Doctor of Philosophy
Carl R Elks
The impact of false information injection is investigated for linear dynamic systems with multiple sensors. First, it is assumed that the system is unaware of the existence of false information and the adversary is trying to maximize the negative effect of the false information on Kalman filter's estimation performance under a power constraint. The false information attack under different conditions is mathematically characterized. For the adversary, many closed-form results for the optimal attack strategies that maximize the Kalman filter's estimation error are theoretically derived. It is shown that by choosing the optimal correlation coefficients among the false information and allocating power optimally among sensors, the adversary could significantly increase the Kalman filter's estimation errors.
In order to detect the false information injected by an adversary, we investigate the strategies for the Bayesian estimator to detect the false information and defend itself from such attacks. We assume that the adversary attacks the system with certain probability, and that he/she adopts the worst possible strategy that maximizes the mean squared error (MSE) if the attack is undetected. An optimal Bayesian detector is designed which minimizes the average system estimation error instead of minimizing the probability of detection error, as a conventional Bayesian detector typically does.

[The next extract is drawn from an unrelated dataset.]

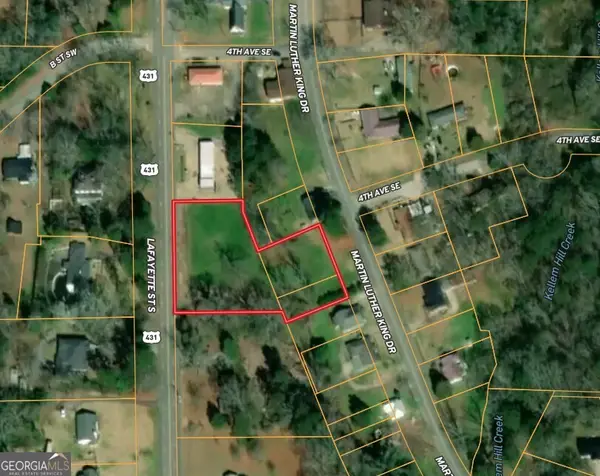 0 Lafayette Street, Lafayette, AL 36862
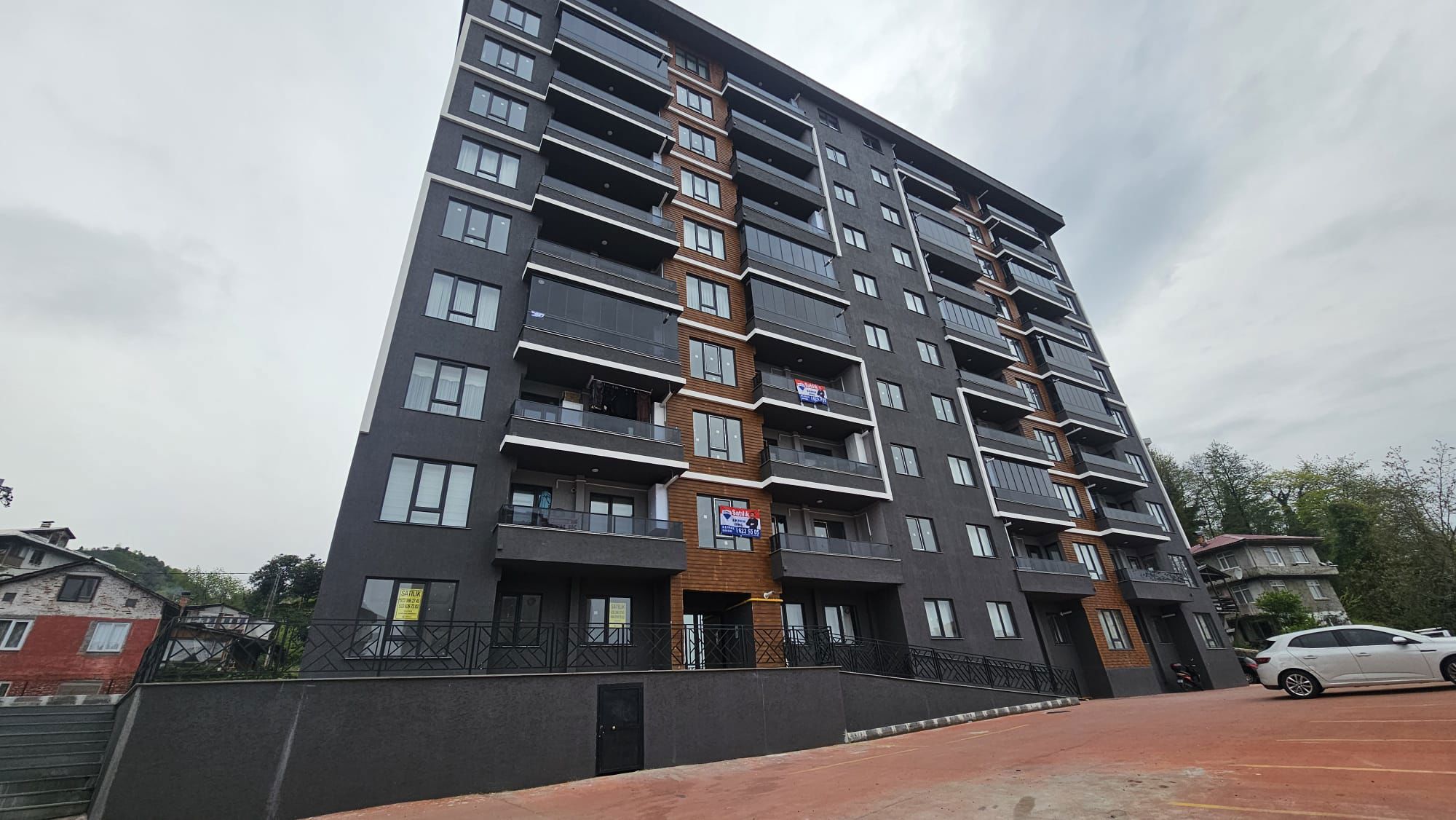 REMAX ORION'DAN KAPLICA MAHALLESINDE SIFIR 2+1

The case that the adversary attacks the system continuously is also studied. In this case, sparse attack strategies in multi-sensor dynamic systems are investigated from the adversary's point of view. It is assumed that the defender can perfectly detect and remove the sensors once they are corrupted by false information injected by an adversary. The adversary's goal is to maximize the covariance matrix of the system state estimate by the end of attack period under the constraint that the adversary can only attack the system a few times over the sensor and over the time, which leads to an integer programming problem. In order to overcome the prohibitive complexity of the exhaustive search, polynomial-time algorithms, such as greedy search and dynamic programming, are proposed to find the suboptimal attack strategies. As for greedy search, it starts with an empty set， and one sensor is added at each iteration, whose elimination will lead to the maximum system estimation error. The process terminates when the cardinality of the active set reaches to the sparsity constraint. Greedy search based approaches such as sequential forward selection (SFS), sequential backward selection (SBS), and simplex improved sequential forward selection (SFS-SS) are discussed and corresponding attack strategies are provided. Dynamic programming is also used in obtaining the sub-optimal attack strategy. The validity of dynamic programming lies on a straightforward but important nature of dynamic state estimation systems: the credibility of the state estimate at current step is in accordance with that at previous step.
The problem of false information attack on and the Kalman filter's defense of state estimation in dynamic multi-sensor systems is also investigated from a game theoretic perspective. The relationship between the Kalman filter and the adversary can be regarded as a two-person zero-sum game. The condition under which both sides of the game will reach a Nash equilibrium is investigated.